Energy spectrum of CUPID-Mo light detector LD2 after a 33 h \(^{60}\mathrm {Co}\) irradiation in the EDELWEISS-III set-up. The Mo \(\hbox {K}_{\alpha }\) X-ray s are used for the LD calibration

With a stable operating temperature of 20.7 mK and a strong NTD polarization for the Ge LDs, negligible nonlinearity is expected. We use a Gaussian fit to the most intense peak, the Mo \(\hbox {K}_{\alpha }\) X-ray s, and perform a first-order polynomial calibration with zero intercepts.

The 1.4 g Ge LDs are instrumented with small-size NTD s that achieve a typical sensitivity of \(1.1\,\mu \hbox {V/keV}\) with an RMS of \(\sim \,40\%\) (see Table 2). Uncertainties in the individual sensitivity estimates are dominated by the gain in the analog chain with typical uncertainties of order 10% for several of the operational amplifiers in the amplification chain.

* **ABOUT THIS TASK**
Repeat the stretch of the detector calibration passage from "With a stable" through "with zero intercepts.", changing "first-order" to "second-order".

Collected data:
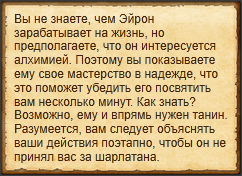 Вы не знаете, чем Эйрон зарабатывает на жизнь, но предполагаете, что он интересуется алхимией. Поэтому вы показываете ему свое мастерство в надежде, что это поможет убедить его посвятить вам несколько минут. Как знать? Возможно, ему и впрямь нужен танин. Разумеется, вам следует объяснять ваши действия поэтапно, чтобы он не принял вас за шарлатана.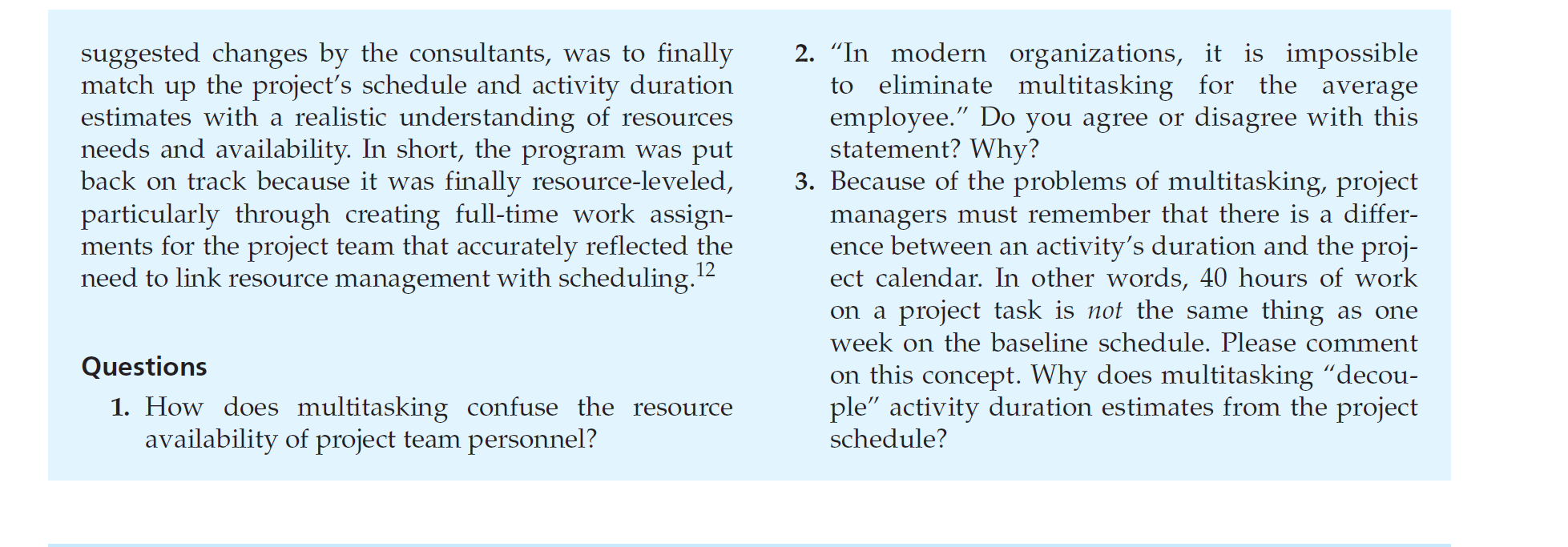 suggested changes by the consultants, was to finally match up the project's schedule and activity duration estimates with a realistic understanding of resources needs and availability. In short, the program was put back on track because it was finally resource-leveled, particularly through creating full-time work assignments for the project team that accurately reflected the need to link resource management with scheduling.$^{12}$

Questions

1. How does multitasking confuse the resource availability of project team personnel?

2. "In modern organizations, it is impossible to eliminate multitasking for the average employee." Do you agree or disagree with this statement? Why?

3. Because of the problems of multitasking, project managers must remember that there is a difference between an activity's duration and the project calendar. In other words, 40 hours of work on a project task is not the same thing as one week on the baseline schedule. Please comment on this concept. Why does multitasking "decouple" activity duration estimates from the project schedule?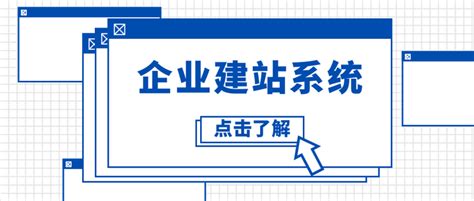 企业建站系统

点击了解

==

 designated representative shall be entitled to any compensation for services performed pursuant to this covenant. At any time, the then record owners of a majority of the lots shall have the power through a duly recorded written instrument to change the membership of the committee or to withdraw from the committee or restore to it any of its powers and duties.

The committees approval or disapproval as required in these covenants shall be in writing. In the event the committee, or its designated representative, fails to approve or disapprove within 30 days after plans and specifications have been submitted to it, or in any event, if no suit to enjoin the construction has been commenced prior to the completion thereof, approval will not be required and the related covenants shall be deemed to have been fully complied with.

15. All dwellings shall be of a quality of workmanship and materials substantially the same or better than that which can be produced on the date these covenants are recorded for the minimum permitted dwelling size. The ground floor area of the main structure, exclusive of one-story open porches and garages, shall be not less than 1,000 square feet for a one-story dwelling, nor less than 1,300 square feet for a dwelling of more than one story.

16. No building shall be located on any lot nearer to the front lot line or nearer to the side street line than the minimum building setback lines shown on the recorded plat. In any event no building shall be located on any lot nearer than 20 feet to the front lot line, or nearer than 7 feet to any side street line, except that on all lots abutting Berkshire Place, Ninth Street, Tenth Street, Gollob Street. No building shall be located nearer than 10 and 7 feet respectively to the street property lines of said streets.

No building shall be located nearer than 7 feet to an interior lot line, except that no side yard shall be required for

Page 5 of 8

* **TASK ANSWER**
With a stable operating temperature of 20.7 mK and a strong NTD polarization for the Ge LDs, negligible nonlinearity is expected. We use a Gaussian fit to the most intense peak, the Mo \(\hbox {K}_{\alpha }\) X-ray s, and perform a second-order polynomial calibration with zero intercepts.